## WHAT TO WORK ON
Reproduce exactly the lines from the one containing "From the alternatives" through the last line of the records below, both included, and nothing else.

═════ DATA FOR PROCESSING ═════

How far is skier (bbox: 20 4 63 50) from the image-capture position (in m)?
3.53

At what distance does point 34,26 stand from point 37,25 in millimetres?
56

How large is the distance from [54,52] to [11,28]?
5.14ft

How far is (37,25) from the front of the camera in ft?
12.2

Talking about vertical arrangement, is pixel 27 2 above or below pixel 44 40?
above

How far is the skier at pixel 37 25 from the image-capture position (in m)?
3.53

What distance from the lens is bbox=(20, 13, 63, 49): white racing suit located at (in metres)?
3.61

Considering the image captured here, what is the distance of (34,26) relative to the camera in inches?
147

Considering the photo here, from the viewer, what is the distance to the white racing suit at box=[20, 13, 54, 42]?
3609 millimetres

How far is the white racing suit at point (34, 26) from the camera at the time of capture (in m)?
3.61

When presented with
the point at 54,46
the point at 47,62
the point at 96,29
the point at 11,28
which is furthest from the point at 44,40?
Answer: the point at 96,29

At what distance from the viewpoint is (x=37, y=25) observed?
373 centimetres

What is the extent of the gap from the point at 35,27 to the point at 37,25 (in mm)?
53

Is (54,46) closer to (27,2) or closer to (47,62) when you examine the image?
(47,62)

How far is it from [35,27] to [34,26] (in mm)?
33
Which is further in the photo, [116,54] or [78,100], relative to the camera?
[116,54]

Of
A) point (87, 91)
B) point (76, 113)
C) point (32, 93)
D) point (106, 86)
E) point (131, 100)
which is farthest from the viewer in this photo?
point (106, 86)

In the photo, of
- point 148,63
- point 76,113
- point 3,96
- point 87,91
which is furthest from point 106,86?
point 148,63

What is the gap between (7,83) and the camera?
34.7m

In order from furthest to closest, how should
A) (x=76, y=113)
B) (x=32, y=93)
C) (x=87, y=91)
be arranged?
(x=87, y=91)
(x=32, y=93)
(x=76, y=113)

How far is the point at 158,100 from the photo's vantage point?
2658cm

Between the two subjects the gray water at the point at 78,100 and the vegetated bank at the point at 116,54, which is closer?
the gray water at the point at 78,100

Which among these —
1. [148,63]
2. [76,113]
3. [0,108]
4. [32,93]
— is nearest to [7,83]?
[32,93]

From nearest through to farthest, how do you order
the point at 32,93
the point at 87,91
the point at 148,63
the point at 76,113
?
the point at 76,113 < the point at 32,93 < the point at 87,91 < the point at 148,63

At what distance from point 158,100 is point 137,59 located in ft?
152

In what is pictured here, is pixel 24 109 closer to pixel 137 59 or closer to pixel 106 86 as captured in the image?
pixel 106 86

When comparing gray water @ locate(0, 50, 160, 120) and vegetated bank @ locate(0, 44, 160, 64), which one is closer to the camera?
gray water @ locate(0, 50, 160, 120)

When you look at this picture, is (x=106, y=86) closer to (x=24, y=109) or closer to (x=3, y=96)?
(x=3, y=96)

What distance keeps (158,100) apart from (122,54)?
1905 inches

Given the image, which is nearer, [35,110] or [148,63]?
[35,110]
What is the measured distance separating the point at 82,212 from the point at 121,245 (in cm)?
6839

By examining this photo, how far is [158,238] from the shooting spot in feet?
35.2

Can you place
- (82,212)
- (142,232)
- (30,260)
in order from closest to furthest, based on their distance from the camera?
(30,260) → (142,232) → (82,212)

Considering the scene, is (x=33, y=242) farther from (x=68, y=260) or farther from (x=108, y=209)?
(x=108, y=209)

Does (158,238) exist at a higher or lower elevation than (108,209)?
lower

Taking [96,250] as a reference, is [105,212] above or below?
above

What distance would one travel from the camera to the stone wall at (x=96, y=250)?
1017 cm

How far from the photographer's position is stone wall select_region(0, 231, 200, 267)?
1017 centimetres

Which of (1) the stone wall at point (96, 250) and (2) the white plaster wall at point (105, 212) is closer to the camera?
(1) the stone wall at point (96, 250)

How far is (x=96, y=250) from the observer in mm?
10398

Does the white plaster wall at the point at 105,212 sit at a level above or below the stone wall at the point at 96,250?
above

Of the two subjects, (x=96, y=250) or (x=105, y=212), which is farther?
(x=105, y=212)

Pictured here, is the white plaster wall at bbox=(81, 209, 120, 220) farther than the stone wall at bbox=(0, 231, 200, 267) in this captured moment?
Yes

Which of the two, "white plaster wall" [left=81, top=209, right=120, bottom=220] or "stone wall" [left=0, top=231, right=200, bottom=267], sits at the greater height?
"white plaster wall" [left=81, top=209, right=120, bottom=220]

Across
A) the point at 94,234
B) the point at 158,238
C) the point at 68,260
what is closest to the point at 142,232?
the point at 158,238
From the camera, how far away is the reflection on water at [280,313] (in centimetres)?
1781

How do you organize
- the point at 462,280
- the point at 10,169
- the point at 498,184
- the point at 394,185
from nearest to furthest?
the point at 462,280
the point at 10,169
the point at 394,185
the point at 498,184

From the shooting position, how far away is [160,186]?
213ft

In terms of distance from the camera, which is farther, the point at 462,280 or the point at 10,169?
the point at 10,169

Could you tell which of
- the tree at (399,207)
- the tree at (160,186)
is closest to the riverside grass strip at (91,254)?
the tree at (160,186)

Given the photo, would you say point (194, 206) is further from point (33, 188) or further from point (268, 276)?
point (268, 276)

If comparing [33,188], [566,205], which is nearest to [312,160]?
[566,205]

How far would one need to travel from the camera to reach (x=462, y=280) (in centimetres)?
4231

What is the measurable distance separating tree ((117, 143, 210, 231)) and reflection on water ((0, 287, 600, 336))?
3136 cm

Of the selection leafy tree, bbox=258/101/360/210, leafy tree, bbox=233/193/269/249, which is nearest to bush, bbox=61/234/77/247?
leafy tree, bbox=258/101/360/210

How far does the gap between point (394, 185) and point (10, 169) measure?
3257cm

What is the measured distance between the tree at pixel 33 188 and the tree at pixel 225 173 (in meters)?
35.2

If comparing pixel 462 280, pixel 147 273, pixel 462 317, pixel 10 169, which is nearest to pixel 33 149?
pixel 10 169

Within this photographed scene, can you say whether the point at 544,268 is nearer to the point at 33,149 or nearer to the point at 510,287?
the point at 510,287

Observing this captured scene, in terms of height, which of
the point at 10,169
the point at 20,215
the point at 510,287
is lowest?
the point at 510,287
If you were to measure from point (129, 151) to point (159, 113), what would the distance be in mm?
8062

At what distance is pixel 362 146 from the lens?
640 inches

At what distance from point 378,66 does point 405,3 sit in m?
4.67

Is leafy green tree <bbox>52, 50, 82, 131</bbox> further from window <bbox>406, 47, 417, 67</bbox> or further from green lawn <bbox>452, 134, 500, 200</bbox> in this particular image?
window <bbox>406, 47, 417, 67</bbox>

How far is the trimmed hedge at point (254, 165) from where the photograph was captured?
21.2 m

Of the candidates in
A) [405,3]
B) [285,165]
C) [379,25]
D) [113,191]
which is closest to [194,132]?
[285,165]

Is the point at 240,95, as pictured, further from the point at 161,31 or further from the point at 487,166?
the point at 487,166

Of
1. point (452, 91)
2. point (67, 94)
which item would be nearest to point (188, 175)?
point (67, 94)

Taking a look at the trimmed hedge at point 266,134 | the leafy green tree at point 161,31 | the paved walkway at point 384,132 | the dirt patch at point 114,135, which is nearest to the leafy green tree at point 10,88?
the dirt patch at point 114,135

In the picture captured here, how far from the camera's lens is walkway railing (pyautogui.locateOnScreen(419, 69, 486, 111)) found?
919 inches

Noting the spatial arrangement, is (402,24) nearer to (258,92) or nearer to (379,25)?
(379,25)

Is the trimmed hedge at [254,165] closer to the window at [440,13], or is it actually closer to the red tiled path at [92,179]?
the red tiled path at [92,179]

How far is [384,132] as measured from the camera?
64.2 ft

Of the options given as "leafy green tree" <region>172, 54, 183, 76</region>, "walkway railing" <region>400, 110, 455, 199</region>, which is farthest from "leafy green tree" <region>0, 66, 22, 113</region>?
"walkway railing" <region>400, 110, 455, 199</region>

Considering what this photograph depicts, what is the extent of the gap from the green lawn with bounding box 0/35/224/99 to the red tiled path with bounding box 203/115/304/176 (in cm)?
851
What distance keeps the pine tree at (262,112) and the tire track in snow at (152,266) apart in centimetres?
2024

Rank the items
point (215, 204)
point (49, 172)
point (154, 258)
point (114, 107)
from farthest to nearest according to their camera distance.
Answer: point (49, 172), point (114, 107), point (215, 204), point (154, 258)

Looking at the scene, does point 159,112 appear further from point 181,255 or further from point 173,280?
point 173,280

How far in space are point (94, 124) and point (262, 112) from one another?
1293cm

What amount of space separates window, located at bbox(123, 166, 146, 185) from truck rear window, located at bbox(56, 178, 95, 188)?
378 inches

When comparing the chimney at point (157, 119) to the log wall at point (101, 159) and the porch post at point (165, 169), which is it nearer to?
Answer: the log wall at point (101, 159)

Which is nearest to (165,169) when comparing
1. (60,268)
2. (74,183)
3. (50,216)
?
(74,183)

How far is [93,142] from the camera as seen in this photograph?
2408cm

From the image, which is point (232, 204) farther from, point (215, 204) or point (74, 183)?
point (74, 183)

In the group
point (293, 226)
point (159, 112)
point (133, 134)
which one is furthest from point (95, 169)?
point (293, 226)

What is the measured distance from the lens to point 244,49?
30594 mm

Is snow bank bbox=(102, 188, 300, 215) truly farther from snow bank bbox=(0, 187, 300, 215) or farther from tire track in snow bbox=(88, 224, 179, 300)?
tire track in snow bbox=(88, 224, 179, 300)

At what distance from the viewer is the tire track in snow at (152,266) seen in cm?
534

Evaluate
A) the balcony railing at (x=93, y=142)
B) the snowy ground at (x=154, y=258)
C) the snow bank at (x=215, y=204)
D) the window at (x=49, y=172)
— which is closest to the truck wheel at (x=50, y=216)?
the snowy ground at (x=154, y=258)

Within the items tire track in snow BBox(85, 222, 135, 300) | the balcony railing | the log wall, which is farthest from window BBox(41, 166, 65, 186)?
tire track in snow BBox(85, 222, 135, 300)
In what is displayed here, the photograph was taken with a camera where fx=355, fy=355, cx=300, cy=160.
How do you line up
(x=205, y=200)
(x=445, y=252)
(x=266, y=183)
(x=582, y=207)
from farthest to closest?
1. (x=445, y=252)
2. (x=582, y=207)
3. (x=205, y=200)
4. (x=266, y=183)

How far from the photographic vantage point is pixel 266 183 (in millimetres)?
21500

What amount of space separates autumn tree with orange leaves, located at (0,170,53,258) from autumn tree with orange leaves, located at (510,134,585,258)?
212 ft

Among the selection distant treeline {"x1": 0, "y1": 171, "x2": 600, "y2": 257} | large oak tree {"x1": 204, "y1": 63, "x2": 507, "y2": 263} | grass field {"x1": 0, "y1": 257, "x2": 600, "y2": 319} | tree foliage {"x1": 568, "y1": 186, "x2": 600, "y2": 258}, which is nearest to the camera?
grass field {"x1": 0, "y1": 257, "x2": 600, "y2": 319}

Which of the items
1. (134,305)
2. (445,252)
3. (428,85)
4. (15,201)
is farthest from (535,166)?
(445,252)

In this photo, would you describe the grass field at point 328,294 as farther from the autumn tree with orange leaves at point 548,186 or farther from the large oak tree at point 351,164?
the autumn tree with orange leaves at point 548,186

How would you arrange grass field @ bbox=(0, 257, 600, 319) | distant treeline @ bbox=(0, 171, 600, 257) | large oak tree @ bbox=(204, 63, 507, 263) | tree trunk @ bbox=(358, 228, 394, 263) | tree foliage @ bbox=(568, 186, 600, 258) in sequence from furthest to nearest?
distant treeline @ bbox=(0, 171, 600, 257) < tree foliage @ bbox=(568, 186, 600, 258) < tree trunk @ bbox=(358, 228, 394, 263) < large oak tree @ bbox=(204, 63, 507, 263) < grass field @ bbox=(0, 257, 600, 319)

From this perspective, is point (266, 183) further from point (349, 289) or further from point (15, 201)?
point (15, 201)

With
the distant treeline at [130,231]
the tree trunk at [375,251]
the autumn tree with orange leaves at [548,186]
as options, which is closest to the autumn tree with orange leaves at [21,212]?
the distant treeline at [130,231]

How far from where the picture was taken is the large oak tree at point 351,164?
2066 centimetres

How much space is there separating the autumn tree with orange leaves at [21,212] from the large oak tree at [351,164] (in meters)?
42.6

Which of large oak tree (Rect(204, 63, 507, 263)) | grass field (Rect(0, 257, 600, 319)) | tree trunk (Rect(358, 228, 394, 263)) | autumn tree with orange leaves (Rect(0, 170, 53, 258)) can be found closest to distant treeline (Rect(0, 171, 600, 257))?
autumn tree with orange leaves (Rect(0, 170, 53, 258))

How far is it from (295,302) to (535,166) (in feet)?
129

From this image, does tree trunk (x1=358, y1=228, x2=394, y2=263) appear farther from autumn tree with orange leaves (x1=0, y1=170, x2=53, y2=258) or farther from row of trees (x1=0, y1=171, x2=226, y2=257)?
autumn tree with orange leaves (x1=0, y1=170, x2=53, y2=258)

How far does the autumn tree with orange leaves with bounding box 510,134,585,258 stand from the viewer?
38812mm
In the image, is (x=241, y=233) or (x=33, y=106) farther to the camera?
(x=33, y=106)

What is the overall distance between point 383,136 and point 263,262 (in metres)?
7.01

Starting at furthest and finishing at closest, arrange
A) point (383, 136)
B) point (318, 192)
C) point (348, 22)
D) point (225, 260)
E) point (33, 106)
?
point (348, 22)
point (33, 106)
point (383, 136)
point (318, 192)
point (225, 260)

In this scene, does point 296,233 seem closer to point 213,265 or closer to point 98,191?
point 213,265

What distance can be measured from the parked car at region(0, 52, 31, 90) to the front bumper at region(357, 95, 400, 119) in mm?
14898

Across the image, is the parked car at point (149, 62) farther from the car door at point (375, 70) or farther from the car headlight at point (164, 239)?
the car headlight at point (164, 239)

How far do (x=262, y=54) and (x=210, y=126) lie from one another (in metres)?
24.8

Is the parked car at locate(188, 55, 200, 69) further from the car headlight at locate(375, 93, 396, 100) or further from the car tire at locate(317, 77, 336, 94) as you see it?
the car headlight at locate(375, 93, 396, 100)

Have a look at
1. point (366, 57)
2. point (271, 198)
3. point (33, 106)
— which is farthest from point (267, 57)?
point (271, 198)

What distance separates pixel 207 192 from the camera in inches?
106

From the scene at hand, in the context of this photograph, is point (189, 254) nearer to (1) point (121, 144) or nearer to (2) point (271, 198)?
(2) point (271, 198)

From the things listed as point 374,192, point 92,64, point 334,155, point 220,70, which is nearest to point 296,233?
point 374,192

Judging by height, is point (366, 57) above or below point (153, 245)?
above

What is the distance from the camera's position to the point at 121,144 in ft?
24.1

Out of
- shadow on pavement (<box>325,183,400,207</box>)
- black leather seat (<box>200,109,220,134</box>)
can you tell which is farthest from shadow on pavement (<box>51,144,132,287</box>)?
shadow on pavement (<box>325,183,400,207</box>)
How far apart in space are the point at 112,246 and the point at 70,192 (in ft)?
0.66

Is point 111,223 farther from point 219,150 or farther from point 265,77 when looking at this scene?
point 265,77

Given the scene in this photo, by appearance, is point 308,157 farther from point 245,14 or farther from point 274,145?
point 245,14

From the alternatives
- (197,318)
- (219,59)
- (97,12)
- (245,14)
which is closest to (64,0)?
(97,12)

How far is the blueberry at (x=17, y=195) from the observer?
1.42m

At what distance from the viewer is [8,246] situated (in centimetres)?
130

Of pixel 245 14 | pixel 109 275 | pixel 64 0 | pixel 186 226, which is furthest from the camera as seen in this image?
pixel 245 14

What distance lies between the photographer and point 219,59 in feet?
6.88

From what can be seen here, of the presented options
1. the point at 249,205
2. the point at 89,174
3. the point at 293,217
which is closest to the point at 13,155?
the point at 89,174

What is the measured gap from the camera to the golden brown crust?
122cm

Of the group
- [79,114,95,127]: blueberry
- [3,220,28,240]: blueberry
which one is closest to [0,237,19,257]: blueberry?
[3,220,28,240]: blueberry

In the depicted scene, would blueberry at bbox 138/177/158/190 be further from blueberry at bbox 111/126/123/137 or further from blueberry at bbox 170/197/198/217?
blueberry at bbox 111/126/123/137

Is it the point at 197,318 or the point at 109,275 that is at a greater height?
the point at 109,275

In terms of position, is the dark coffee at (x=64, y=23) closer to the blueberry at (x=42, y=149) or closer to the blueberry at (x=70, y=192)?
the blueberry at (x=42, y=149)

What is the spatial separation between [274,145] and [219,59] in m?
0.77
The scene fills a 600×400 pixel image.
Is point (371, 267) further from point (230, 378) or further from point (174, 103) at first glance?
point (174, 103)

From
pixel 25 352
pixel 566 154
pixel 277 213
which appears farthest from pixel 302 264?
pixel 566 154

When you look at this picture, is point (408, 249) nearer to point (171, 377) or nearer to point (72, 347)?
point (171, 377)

═════

## SOLUTION TO THE EXERCISE
From the alternatives
- (197,318)
- (219,59)
- (97,12)
- (245,14)
which is closest to (64,0)?
(97,12)

How far is the blueberry at (x=17, y=195) from the observer?
1.42m

At what distance from the viewer is [8,246] situated (in centimetres)?
130

Of pixel 245 14 | pixel 109 275 | pixel 64 0 | pixel 186 226, which is furthest from the camera as seen in this image?
pixel 245 14

What distance lies between the photographer and point 219,59 in feet?
6.88

From what can be seen here, of the presented options
1. the point at 249,205
2. the point at 89,174
3. the point at 293,217
which is closest to the point at 13,155?
the point at 89,174

What is the measured gap from the camera to the golden brown crust?
122cm

Of the group
- [79,114,95,127]: blueberry
- [3,220,28,240]: blueberry
which one is closest to [0,237,19,257]: blueberry?
[3,220,28,240]: blueberry

In the depicted scene, would blueberry at bbox 138/177/158/190 be further from blueberry at bbox 111/126/123/137 or further from blueberry at bbox 170/197/198/217?
blueberry at bbox 111/126/123/137

Is it the point at 197,318 or the point at 109,275 that is at a greater height?
the point at 109,275

In terms of position, is the dark coffee at (x=64, y=23) closer to the blueberry at (x=42, y=149) or closer to the blueberry at (x=70, y=192)?
the blueberry at (x=42, y=149)

What is the spatial separation between [274,145] and [219,59] in m?
0.77
The scene fills a 600×400 pixel image.
Is point (371, 267) further from point (230, 378) or further from point (174, 103) at first glance?
point (174, 103)

From
pixel 25 352
pixel 566 154
pixel 277 213
which appears farthest from pixel 302 264?
pixel 566 154

When you look at this picture, is point (408, 249) nearer to point (171, 377) or nearer to point (72, 347)?
point (171, 377)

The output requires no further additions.